══ Material shown ══
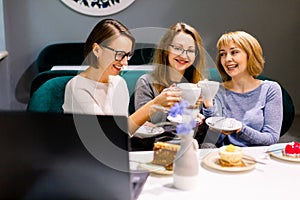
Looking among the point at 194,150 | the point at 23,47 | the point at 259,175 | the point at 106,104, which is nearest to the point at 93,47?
the point at 106,104

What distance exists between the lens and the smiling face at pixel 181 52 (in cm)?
172

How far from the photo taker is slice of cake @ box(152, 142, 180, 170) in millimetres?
1207

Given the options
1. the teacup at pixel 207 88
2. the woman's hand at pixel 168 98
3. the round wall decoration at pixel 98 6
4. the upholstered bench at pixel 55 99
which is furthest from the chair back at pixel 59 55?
Answer: the woman's hand at pixel 168 98

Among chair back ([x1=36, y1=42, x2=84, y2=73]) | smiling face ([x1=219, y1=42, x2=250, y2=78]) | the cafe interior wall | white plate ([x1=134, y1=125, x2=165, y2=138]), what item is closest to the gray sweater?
smiling face ([x1=219, y1=42, x2=250, y2=78])

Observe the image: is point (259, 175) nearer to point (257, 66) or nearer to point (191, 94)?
point (191, 94)

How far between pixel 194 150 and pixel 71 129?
1.31 ft

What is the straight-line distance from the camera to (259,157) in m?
Result: 1.44

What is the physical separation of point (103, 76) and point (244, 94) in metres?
0.69

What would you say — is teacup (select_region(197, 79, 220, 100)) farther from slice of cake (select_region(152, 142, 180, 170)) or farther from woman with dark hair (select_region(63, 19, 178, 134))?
slice of cake (select_region(152, 142, 180, 170))

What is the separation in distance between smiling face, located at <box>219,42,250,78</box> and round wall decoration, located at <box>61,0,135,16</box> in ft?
7.29

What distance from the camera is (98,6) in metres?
3.86

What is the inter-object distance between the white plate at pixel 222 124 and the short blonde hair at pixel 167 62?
273 mm

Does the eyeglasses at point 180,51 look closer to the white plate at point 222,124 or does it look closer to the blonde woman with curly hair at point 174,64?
the blonde woman with curly hair at point 174,64

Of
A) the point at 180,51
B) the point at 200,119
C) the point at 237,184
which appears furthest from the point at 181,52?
the point at 237,184
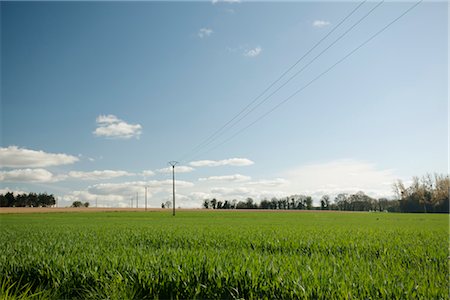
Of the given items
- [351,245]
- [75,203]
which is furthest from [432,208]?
[75,203]

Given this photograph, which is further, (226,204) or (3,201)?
(3,201)

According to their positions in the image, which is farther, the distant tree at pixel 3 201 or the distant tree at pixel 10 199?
the distant tree at pixel 10 199

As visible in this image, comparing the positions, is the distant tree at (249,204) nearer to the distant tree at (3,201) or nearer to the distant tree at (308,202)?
the distant tree at (308,202)

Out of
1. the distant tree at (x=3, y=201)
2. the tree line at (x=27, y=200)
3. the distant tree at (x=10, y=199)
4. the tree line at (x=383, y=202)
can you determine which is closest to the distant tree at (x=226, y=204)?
the tree line at (x=383, y=202)

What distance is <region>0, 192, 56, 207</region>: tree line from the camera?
14475 cm

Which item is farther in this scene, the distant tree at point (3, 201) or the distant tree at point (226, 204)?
the distant tree at point (3, 201)

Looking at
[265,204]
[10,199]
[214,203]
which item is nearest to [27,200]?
[10,199]

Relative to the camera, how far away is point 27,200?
504 feet

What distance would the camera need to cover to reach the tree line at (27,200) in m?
145

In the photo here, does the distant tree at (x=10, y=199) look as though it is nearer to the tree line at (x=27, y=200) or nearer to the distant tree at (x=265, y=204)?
the tree line at (x=27, y=200)

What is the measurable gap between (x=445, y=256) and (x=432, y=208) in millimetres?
110047

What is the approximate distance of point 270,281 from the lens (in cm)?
552

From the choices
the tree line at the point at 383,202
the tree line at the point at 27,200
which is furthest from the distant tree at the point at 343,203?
the tree line at the point at 27,200

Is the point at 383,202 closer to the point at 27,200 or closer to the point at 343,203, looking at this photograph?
the point at 343,203
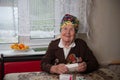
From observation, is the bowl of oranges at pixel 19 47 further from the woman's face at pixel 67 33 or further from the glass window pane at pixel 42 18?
the woman's face at pixel 67 33

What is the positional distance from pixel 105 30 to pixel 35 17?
2.98 ft

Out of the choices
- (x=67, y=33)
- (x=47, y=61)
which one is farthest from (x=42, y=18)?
(x=47, y=61)

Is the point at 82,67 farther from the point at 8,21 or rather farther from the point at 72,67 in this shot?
the point at 8,21

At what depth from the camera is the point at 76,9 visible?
2393 mm

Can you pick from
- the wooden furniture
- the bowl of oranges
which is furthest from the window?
the wooden furniture

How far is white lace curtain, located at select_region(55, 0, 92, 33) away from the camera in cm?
233

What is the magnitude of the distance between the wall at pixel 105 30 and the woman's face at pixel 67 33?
551mm

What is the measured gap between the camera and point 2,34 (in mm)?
2389

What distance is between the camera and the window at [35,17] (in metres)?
2.31

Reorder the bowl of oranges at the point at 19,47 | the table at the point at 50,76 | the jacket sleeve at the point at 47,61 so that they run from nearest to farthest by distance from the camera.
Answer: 1. the table at the point at 50,76
2. the jacket sleeve at the point at 47,61
3. the bowl of oranges at the point at 19,47

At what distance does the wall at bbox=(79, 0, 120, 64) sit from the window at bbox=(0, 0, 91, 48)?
16cm

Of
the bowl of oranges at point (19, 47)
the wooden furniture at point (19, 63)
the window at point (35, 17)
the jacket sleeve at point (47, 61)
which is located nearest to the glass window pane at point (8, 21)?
the window at point (35, 17)

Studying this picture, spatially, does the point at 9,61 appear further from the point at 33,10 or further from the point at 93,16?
the point at 93,16

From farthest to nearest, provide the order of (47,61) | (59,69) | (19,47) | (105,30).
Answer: (105,30)
(19,47)
(47,61)
(59,69)
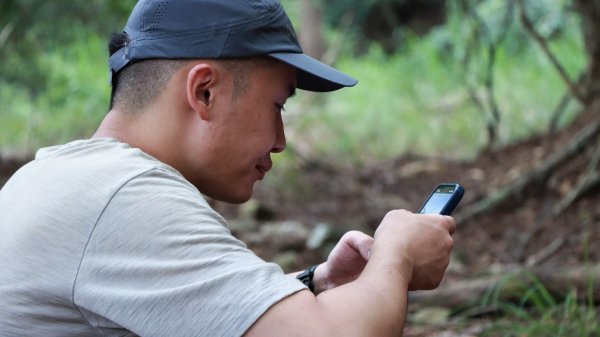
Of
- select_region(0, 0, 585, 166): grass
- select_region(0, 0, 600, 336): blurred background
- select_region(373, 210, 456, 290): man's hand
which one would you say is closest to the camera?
select_region(373, 210, 456, 290): man's hand

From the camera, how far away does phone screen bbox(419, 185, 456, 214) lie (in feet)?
6.35

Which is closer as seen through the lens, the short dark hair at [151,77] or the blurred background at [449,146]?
the short dark hair at [151,77]

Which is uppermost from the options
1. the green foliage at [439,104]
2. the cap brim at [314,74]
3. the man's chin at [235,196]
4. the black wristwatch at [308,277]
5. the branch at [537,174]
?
the cap brim at [314,74]

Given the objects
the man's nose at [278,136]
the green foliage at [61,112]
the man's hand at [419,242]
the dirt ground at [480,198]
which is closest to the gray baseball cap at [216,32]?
the man's nose at [278,136]

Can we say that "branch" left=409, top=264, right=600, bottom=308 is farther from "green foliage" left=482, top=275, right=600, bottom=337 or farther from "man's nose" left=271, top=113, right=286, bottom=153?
"man's nose" left=271, top=113, right=286, bottom=153

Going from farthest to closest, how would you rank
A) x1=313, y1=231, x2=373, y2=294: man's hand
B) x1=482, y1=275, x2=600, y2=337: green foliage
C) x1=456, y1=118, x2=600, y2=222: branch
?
x1=456, y1=118, x2=600, y2=222: branch, x1=482, y1=275, x2=600, y2=337: green foliage, x1=313, y1=231, x2=373, y2=294: man's hand

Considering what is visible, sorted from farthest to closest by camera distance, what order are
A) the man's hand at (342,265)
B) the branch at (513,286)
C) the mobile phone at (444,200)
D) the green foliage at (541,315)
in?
the branch at (513,286)
the green foliage at (541,315)
the man's hand at (342,265)
the mobile phone at (444,200)

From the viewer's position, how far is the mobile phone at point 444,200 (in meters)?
1.92

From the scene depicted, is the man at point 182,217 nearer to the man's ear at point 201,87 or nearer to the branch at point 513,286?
the man's ear at point 201,87

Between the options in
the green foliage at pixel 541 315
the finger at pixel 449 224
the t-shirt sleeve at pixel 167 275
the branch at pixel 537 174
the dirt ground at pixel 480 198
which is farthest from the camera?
the branch at pixel 537 174

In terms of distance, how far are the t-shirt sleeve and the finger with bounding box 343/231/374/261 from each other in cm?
42

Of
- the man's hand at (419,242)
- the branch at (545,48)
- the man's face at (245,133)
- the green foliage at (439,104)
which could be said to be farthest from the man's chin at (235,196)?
the green foliage at (439,104)

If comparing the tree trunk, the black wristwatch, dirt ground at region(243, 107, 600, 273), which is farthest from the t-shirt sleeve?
the tree trunk

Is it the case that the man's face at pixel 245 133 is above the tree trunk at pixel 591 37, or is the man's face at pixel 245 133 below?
above
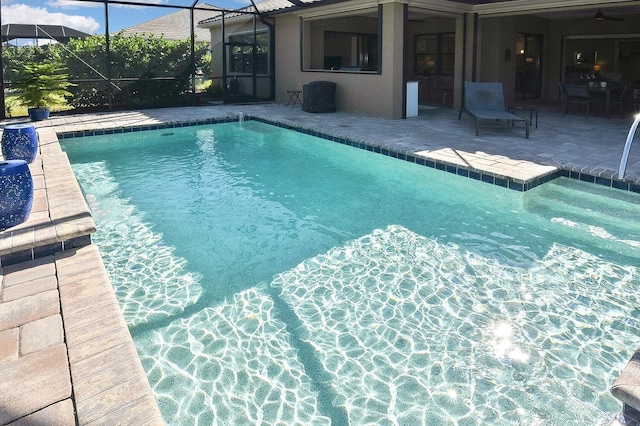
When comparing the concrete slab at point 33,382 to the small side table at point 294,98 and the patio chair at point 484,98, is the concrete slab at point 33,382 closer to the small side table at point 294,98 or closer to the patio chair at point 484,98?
the patio chair at point 484,98

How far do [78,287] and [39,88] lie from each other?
9701 millimetres

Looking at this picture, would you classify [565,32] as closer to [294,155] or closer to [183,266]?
[294,155]

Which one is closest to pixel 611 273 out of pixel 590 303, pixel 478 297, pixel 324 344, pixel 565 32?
pixel 590 303

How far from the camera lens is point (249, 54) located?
15.7m

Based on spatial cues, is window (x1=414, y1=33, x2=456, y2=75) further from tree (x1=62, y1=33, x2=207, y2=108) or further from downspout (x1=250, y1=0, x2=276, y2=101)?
tree (x1=62, y1=33, x2=207, y2=108)

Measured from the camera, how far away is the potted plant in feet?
35.9

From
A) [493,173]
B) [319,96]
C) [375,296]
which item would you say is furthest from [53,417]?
[319,96]

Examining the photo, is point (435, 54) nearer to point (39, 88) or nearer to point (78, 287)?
point (39, 88)

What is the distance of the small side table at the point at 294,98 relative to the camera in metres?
14.1

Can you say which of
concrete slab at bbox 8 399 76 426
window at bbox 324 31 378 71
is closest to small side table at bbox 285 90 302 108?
window at bbox 324 31 378 71

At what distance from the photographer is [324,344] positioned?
3102mm

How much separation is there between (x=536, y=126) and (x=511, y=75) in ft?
13.4

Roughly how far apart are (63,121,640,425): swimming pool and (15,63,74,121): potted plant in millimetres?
5824

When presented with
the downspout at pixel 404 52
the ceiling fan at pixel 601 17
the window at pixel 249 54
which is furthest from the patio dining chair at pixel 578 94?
the window at pixel 249 54
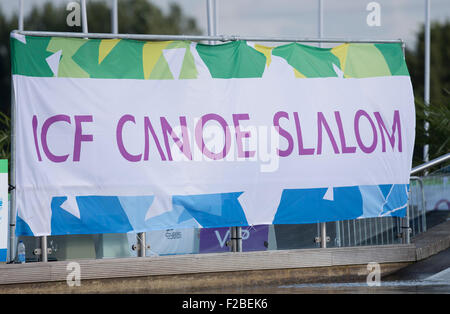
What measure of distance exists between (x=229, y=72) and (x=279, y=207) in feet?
6.48

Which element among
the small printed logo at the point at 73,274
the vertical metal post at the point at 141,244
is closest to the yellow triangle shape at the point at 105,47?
the vertical metal post at the point at 141,244

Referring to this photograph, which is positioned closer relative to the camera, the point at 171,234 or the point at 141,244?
the point at 141,244

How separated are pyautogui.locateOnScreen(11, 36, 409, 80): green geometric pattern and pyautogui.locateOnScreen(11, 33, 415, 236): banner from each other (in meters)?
0.02

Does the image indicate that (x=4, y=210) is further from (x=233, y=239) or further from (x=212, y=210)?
(x=233, y=239)

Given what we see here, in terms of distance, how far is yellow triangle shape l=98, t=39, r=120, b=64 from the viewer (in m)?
10.7

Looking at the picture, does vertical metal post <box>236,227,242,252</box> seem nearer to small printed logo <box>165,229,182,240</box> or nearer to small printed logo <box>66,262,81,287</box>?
small printed logo <box>165,229,182,240</box>

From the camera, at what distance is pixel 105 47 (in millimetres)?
10766

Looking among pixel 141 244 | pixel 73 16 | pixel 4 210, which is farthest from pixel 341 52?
pixel 4 210

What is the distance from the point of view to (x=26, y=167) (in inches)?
401

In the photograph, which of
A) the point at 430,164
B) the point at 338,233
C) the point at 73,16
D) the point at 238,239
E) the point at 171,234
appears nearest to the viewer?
the point at 171,234

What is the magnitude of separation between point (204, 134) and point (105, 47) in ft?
5.63

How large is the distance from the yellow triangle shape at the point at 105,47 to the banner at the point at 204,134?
0.09 feet

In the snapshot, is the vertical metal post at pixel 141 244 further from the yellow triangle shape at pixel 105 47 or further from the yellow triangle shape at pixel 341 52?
the yellow triangle shape at pixel 341 52

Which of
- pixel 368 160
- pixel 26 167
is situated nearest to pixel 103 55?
pixel 26 167
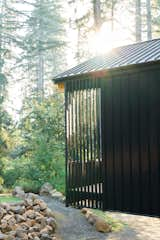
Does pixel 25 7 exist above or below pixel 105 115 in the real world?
above

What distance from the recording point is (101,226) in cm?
848

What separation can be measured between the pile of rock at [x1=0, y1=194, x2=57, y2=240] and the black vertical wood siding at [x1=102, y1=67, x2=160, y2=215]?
1.23 meters

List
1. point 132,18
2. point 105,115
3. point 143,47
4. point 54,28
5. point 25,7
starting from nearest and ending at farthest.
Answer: point 105,115 < point 143,47 < point 132,18 < point 25,7 < point 54,28

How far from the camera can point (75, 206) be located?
8.56 metres

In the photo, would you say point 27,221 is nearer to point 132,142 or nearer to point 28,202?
point 28,202

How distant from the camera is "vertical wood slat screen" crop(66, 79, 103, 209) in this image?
7.88 metres

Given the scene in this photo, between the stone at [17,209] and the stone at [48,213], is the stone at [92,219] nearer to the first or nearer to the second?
the stone at [48,213]

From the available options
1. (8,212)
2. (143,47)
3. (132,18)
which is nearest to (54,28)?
(132,18)

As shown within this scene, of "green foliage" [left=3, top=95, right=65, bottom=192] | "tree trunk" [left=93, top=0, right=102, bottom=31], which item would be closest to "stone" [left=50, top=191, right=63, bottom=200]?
"green foliage" [left=3, top=95, right=65, bottom=192]

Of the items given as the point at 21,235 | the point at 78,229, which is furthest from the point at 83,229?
the point at 21,235

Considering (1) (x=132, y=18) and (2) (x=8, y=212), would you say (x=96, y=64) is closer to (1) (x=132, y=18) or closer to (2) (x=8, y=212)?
(2) (x=8, y=212)

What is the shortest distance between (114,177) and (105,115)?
1.15 metres

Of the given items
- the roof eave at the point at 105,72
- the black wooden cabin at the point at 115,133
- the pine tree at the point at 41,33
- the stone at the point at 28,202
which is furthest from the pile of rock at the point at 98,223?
the pine tree at the point at 41,33

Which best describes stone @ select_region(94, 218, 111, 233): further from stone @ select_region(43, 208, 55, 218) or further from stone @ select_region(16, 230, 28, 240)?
stone @ select_region(16, 230, 28, 240)
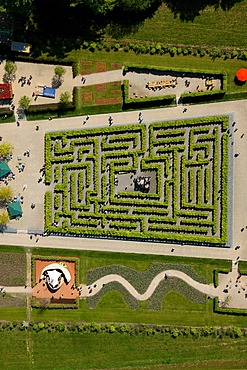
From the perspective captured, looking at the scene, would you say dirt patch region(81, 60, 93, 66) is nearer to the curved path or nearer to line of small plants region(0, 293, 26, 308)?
the curved path

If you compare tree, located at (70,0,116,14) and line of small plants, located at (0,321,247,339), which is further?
line of small plants, located at (0,321,247,339)

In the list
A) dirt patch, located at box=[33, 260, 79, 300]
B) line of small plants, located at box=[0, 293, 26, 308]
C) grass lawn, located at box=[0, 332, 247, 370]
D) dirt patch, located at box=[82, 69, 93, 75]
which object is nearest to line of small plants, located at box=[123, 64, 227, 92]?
dirt patch, located at box=[82, 69, 93, 75]

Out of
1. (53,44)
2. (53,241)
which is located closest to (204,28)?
(53,44)

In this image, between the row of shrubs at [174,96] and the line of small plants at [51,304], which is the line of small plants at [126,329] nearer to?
the line of small plants at [51,304]

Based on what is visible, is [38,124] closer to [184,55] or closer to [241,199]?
[184,55]

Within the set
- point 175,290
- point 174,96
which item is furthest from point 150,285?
point 174,96

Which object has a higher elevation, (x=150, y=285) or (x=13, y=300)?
(x=150, y=285)

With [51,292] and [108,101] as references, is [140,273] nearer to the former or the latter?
[51,292]
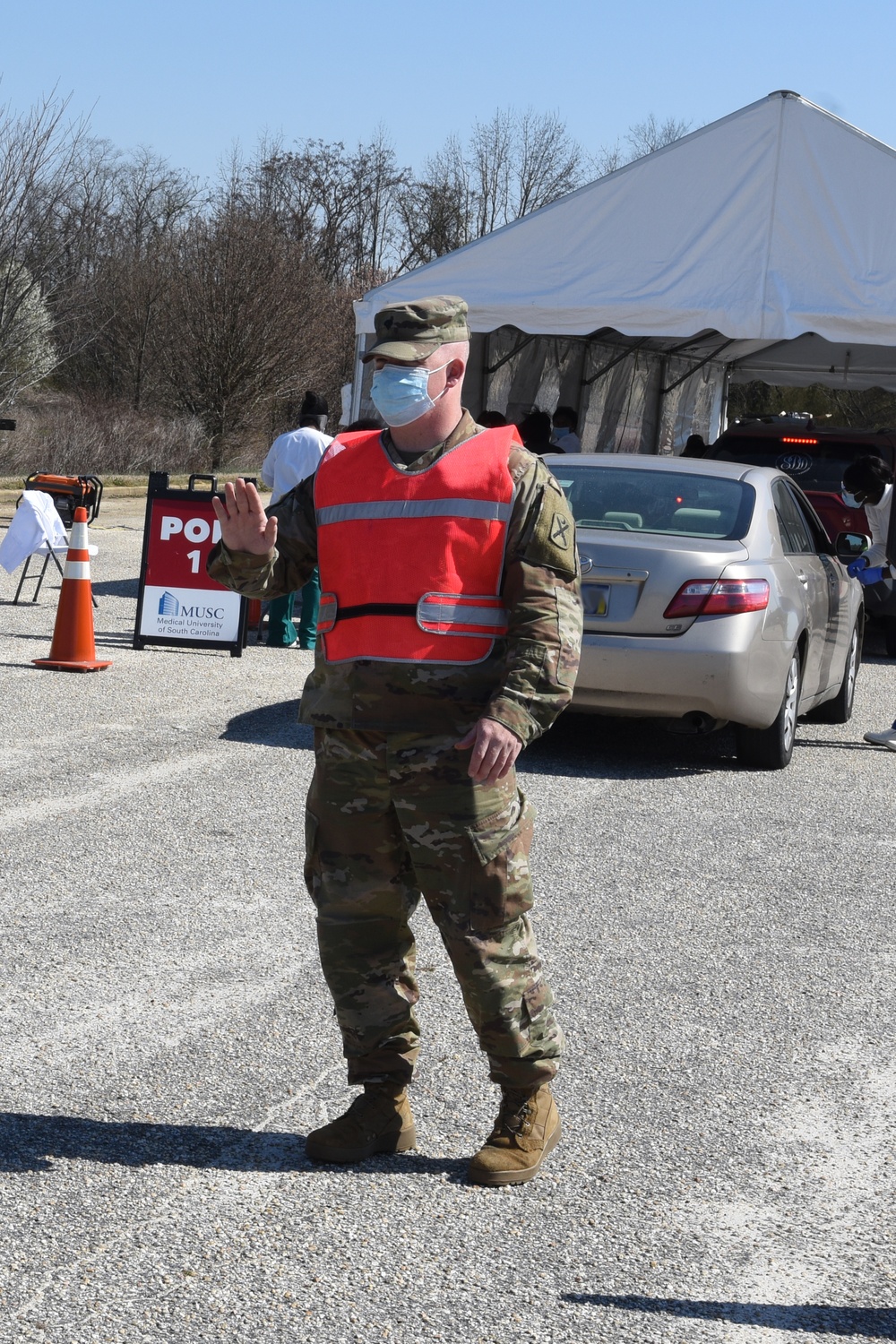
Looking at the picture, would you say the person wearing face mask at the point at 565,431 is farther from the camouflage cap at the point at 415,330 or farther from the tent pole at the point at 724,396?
the camouflage cap at the point at 415,330

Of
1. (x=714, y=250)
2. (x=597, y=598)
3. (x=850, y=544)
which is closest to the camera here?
(x=597, y=598)

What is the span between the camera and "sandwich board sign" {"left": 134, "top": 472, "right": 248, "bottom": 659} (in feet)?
36.2

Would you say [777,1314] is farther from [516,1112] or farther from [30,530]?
[30,530]

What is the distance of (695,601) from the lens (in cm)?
780

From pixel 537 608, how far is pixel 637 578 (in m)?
4.68

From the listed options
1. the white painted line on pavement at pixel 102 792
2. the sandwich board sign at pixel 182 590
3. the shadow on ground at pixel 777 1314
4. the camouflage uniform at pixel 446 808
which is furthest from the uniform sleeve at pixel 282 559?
the sandwich board sign at pixel 182 590

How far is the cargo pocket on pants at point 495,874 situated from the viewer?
3.23 metres

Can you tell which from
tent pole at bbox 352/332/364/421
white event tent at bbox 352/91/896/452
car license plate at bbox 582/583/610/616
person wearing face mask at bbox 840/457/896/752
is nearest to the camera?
car license plate at bbox 582/583/610/616

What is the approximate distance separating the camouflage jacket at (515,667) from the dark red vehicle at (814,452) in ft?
32.8

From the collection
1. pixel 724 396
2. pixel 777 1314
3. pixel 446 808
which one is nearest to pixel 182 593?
pixel 446 808

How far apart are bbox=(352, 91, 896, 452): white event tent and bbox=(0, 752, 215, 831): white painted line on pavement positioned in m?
7.87

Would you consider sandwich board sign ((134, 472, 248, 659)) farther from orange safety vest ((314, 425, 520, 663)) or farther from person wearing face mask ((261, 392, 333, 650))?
═══
◆ **What you are asked to do**:
Render the lines from the one containing "What is the approximate distance separating" through the end of the records, inclusive, as a Markdown table with the columns "Row" and "Line", skipping blank lines.

◆ **Solved problem**:
| Row | Line |
|---|---|
| 1 | What is the approximate distance separating the camouflage jacket at (515,667) from the dark red vehicle at (814,452) in ft? |
| 2 | 32.8 |
| 3 | From the collection |
| 4 | 1. pixel 724 396 |
| 5 | 2. pixel 777 1314 |
| 6 | 3. pixel 446 808 |
| 7 | which one is nearest to pixel 182 593? |
| 8 | pixel 446 808 |
| 9 | How far apart are bbox=(352, 91, 896, 452): white event tent and bbox=(0, 752, 215, 831): white painted line on pavement positioned in m? |
| 10 | 7.87 |
| 11 | Would you consider sandwich board sign ((134, 472, 248, 659)) farther from orange safety vest ((314, 425, 520, 663)) or farther from person wearing face mask ((261, 392, 333, 650))? |